What’s your typical signal chain these days?
I usually run my electric guitars through some combination of a Vox V847 wah, a Digitech Whammy pedal, a Tech 21 SansAmp GT2 preamp, a Korg KVP-002 volume pedal, and a Line 6 DL4 Delay Modeler. From there, we prefer to record via my Marshall 1987X head and Marshall 1960A cabinet with a couple of mics—but given the circumstances, we had to do without the Marshalls, and instead used Logic plug-ins for amp and speaker emulation.
I find the amp-modeling universe very interesting. I did things like record a clean guitar for “Still Waters,” but then added distortion after the event. And at times we tried to emulate the Marshall amps and Eventide compressors. I’m not driven by equipment, though. I have a symbiotic relationship with Roger. I’m myopic, so I can’t see what’s happening on the screen. He’s the one who brings up various things on the screen and I use my ears to decide what to use and reject. I’m purely driven by sound.

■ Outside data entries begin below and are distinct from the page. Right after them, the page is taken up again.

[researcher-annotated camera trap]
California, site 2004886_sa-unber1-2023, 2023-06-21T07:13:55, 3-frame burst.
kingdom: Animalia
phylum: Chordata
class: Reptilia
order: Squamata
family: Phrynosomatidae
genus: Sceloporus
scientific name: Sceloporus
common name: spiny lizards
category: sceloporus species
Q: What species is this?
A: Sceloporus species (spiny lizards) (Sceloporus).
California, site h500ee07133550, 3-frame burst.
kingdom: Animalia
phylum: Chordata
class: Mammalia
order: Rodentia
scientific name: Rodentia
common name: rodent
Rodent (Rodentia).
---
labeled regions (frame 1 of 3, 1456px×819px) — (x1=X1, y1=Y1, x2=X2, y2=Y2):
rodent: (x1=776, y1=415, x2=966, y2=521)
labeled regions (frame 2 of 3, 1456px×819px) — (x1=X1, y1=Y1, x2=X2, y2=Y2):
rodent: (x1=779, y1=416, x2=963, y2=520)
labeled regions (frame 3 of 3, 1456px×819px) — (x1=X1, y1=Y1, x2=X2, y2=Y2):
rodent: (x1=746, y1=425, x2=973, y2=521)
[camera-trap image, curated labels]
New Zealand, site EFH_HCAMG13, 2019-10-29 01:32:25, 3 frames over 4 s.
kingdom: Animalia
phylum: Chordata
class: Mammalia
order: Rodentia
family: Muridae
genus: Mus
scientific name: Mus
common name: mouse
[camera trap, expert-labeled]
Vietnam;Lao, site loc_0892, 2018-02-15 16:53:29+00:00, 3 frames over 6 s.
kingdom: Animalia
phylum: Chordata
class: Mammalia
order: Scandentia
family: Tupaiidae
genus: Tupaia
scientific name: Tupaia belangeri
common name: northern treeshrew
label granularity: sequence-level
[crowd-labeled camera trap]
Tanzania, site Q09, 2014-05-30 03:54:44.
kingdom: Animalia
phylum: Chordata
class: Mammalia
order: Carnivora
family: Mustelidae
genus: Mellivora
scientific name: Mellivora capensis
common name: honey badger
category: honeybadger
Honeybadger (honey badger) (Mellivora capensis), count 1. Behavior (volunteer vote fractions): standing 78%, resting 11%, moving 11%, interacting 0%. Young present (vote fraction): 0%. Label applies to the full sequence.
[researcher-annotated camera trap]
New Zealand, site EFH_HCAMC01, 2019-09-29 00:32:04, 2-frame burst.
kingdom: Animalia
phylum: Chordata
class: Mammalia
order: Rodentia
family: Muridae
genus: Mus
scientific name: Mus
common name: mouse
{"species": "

You use the Whammy a lot. What do you like about it?
I love sticking the guitar through a fixed wah on full bass and then using the Whammy to take get an octave up and then the octave above that. It creates a lovely flute-like sound. Also, I used to use a Shaftesbury Duo Fuzz with a two-way switch on the early Genesis stuff to create really high harmonics. I can get the same thing from the Whammy because it functions as a mobile harmonizer and lets you climb and jump octaves. Recently, I started using the ring modulator settings too, which are a lot of fun when playing blues. I use it live more than I used it on the album. You can do really great, wacky things with overtones and notes that are quite humorous— like Donald Duck sounds.
Though you use plenty of gear, you prefer not to rely on it as a starting point.
Your tone really depends on how you’re physically playing the instrument—and you can do a lot with just your fingers. I think if you’re trying to do the same thing as everyone else, you have to play in certain, established ways. But if you’re looking at the corners of the instrument that haven’t been fully exploited yet, the key to the future has to be in the margins. So try hitting the guitar with something it shouldn’t be hit with instead of using your nails, fingers, or a bottleneck. Hit it with a mic boom or a tremolo arm. Or don’t actually hit it at all. Stroke the strings and caress the instrument into life.